#### Passage
# # #

Joe Biden’s Plan for a Clean Energy Revolution

Air Date: Week of

Joe Biden speaking with voters in Des Moines, Iowa in January 2020. (Photo: Phil Roeder, Flickr CC BY 2.0)

Former Vice President Joe Biden is running for President on a platform of bringing a divided nation together, on key issues including the environment. Living on Earth’s Jenni Doering reports on Joe Biden’s version of a Green New Deal for clean energy jobs and more, and hears from voters on why they support his plan for addressing climate change.



Transcript

CURWOOD: From PRX and the Jennifer and Ted Stanley Studios at the University of Massachusetts Boston… this is Living on Earth, I’m Steve Curwood.

DOERING: And I’m Jenni Doering.

The Democratic presidential primary race has narrowed to Vermont Senator Bernie Sanders and former Vice President Joe Biden. We covered the Sanders climate platform in an earlier broadcast, and today we’re taking a closer look at Joe Biden’s. Back in the 1980s as a Senator from Delaware, he introduced some of the earliest climate legislation and became known for his daily Amtrak commutes between DC and home. When Joe Biden served in the Obama Administration as Vice President, he was part of the team that got the 2015 Paris Climate Accord over the finish line. But in 2009 the Obama-Biden White House had missed a key opportunity to put a price on carbon and make a success of the climate change summit in Copenhagen. And a number of regulatory moves it made late in its second term have been rolled back by the Trump Administration. Still, Democrats concerned about the environment give Joe Biden credit for his record on the climate.

In Massachusetts, where the former Vice President barely campaigned, I found a surprising amount of support for him just before election day. Thirty or so campaigners had gathered on a cold and windy overpass of the Mass Pike on the eve of Super Tuesday.

[CHEERING, CAR HORNS HONKING]


Supporters wield Biden signs above the Mass Pike, trying to attract commuters’ attention and honks. (Photo: Jenni Doering)

DOERING: This “Go Joe!” crowd had found a strategic sign-waving spot, and one bundled-up supporter couldn’t wait to say why she was there.

CAROLINE: I’m here to support Joe Biden. He’s been a champion talking about climate change way back in the ‘80s; I feel that he is our man to beat Trump, in the general election in November.

This is where all the commuters are leaving Boston, they’re all sitting in traffic as they’re leaving the city, coming this way. So it’s a good publicity spot.

[TRUCK HORN]

CAROLINE: Now I’m happy, I was waiting for that.

DOERING: A man wearing a Vietnam Veteran hat held a sign too.


President Barack Obama and Vice President Joe Biden speak with CEO of Namaste Solar Electric, Inc., Blake Jones, while looking at solar panels at the Denver Museum of Nature and Science in Denver, Colorado. (Photo: Official White House Photo, Pete Souza)

ROBERT: When it comes to climate, we’re not gonna make it with another four years with Trump, and it’s very very scary. And the reality is, we have to really get serious about that, and I believe that all of the Dem candidates can do that, but Joe Biden uniquely has the best shot of winning. So I think the future of our democracy and the future of the planet itself really depends on this election.

# # #

#### Recorded information
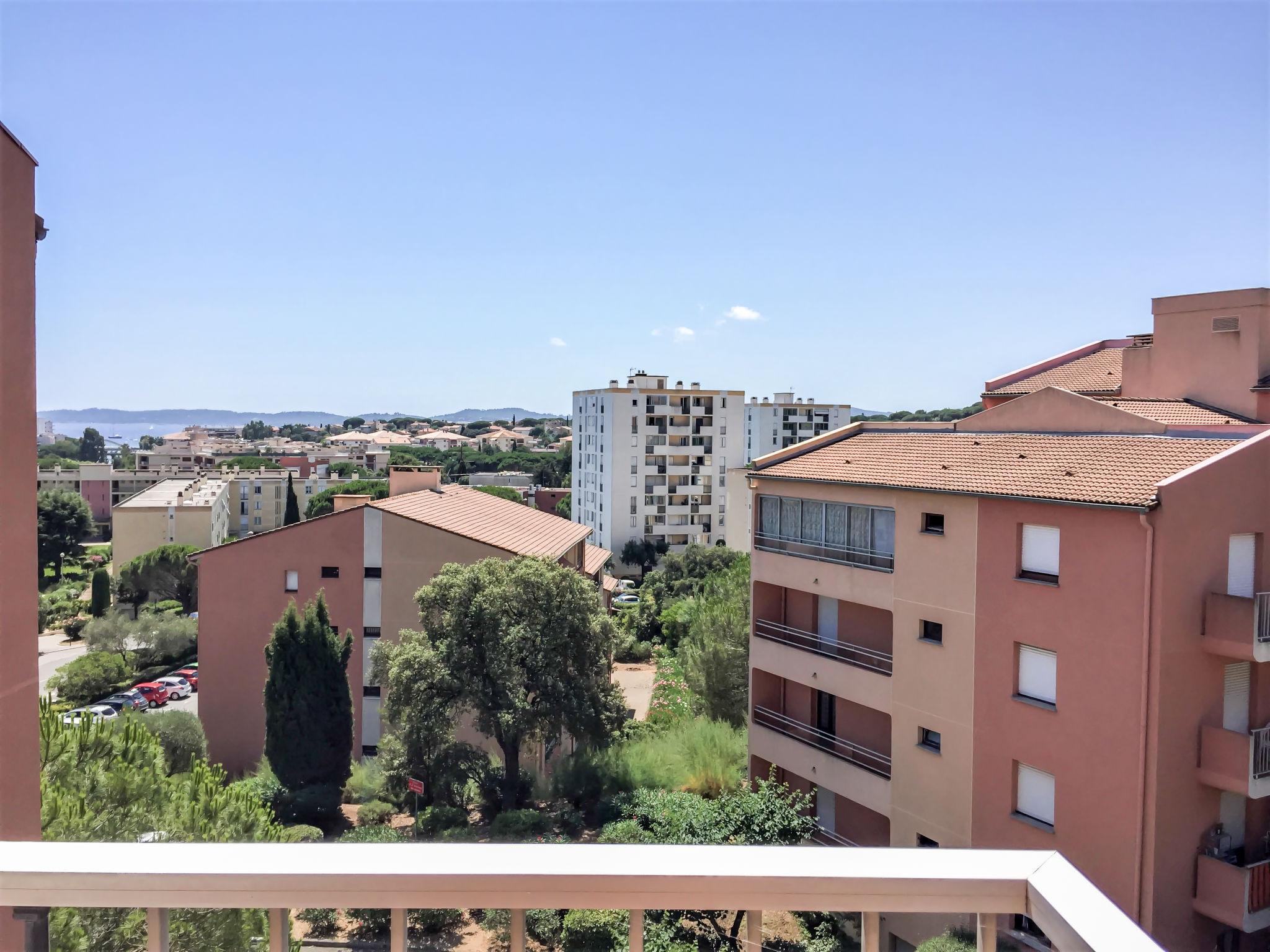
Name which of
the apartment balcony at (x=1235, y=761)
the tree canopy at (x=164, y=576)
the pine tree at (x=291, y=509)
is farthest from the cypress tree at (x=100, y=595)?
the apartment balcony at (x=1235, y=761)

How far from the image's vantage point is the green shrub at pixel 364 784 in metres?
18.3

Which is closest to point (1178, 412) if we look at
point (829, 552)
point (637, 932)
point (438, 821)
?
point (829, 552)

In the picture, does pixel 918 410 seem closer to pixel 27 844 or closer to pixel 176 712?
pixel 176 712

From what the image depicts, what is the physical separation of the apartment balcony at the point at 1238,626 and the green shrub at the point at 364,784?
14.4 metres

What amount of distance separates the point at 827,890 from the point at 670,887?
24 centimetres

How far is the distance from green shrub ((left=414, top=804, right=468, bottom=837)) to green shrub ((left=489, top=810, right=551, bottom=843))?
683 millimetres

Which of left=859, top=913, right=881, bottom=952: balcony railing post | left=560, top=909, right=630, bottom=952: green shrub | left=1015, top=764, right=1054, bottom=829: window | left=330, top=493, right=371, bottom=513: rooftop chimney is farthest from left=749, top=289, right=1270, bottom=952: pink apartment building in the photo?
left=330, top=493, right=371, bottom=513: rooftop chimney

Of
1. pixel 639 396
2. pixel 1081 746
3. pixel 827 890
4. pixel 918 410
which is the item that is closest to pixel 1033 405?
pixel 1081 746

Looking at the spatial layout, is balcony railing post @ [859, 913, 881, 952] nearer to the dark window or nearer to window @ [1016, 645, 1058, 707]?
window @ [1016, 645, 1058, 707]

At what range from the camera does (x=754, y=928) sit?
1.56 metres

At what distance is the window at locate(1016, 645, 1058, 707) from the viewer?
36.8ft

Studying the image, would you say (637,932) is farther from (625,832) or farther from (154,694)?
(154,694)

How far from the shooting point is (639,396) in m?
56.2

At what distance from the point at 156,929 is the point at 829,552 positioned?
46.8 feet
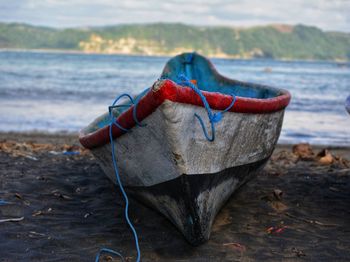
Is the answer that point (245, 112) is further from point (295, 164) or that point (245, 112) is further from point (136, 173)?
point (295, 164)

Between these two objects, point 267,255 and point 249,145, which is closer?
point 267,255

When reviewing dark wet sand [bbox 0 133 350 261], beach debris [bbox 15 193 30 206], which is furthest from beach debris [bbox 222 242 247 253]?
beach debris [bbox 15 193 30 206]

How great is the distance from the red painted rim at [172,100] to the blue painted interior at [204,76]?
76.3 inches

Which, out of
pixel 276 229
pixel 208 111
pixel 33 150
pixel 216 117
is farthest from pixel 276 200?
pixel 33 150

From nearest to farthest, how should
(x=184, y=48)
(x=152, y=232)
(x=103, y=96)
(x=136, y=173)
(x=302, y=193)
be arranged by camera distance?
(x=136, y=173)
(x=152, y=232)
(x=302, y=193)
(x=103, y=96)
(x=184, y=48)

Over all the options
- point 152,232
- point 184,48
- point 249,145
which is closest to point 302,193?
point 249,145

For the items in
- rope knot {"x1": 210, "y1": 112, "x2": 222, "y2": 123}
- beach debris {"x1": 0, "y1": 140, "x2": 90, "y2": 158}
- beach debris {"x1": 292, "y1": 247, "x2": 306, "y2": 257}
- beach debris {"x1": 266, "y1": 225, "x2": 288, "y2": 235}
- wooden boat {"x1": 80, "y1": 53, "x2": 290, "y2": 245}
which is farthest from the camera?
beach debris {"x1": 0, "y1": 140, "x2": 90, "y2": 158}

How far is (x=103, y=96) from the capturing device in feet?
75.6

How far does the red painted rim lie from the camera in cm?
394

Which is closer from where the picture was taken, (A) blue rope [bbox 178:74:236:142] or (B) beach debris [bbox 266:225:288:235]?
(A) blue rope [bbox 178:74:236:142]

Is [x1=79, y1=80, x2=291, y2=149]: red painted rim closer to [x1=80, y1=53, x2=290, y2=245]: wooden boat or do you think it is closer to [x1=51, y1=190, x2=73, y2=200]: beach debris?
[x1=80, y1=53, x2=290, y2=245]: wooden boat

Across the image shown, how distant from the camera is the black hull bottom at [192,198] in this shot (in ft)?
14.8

# # #

#### Short exercise
Rewrite the piece on Joe Biden's clean energy plan from "In Massachusetts, where" up to and including "she was there.", putting "Massachusetts Turnpike" wherever "Mass Pike" appears. The records can be left aside.

#### Problem solution
In Massachusetts, where the former Vice President barely campaigned, I found a surprising amount of support for him just before election day. Thirty or so campaigners had gathered on a cold and windy overpass of the Massachusetts Turnpike on the eve of Super Tuesday.

[CHEERING, CAR HORNS HONKING]


Supporters wield Biden signs above the Massachusetts Turnpike, trying to attract commuters’ attention and honks. (Photo: Jenni Doering)

DOERING: This “Go Joe!” crowd had found a strategic sign-waving spot, and one bundled-up supporter couldn’t wait to say why she was there.